At the bottom of the row the children stopped. The streets continued, with cobbles and pavements and lamp posts – but there were no houses, just fields of rubble.
“Where’s your Thursday Street now?” said Nicholas.
“There,” said David.
He pointed to a salvaged nameplate that was balanced on a brickheap. “Thursday Street.”
“You brought us straight here, anyway, Roland,” said Nicholas. “The whole place has been flattened. It makes you think, doesn’t it?”
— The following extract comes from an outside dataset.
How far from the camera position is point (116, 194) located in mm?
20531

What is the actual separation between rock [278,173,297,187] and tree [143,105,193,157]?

“There’s a demolition gang!” said Helen.
Alone and black in the middle of the wasteland stood a church. It was a plain Victorian building, with buttresses and lancet windows, a steep roof, but no spire. And beside it were a mechanical excavator and a lorry.
“I can’t see anybody,” said Roland.
“They’ll be inside,” said Nicholas. “Let’s go and ask if we can watch.”
The children set off along what had been Thursday Street. But as they reached the church even Nicholas found it hard to keep up his enthusiasm, for there was neither sound nor movement anywhere.
“We’d hear them if they were working, Nick. They’ve gone home.”
David turned the iron handle on the door, and pushed. The church clanged as he rattled the heavy latch, but the door seemed to be locked.
“They wouldn’t leave all this gear lying around,” said Nicholas. “They may be having a tea-break or something.”
“The lorry’s engine’s still warm,” said Roland. “And there’s a jacket in the cab.”
“The tailboard’s down, too. They’ve not finished loading all this wood yet.”
“What is it?”
“Smashed up bits of pew and floorboards.”
“Let’s wait, then,” said Nicholas. “Is there anything else?”
“No – yes, there is. There’s a ball behind the front wheel.”
“Fetch it out, and we’ll have a game.”
Roland pulled a white plastic football from under the lorry, and then he stopped.
“What’s the matter?”
“Listen,” said Roland. “Where’s the music coming from?”
“What music? You’re hearing things.”
“No, listen, Nick. He’s right.”
A fiddle was being played. The notes were thin, and pitched high in a tune of sadness. Away from the children an old man stood alone on the corner of a street, under a broken lamp post. He was poorly dressed, and wore a crumpled hat.
“Why’s he playing here?”
“Perhaps he’s blind,” said Helen. “Hadn’t we better tell him where he is? He probably thinks there are houses all round him.”
“Blind people know things like that by echoes,” said David. “Leave him alone: he may be practising. Oh, hurry up, Roland! We’re waiting!”
Roland let go of the ball, and kicked it as it fell.
He was about twenty yards from the others, and he punted the ball to reach them on the first bounce: but instead it soared straight from his foot, up and over their heads so quickly that they could hardly follow it. And the ball was still gaining speed, and rising, when it crashed through the middle lancet of the west window of the church.
David whistled. “Bullseye, Roland! Do it again!”
“Shh!” said Helen.
“It doesn’t matter. They’re pulling the place down, aren’t they?”
“I didn’t kick it very hard,” said Roland.
“Not much!”
“Never mind,” said Helen, “I’ll go and see if I can climb in.”
“We’ll all go,” said David.
“No. Stay here in case the gang comes back,” said Helen, and she disappeared round the corner of the church.
“Trust you to break a window,” said Nicholas.
“I’m sorry, Nick: I didn’t mean to. I just kicked the ball, and it seemed to fly by itself.”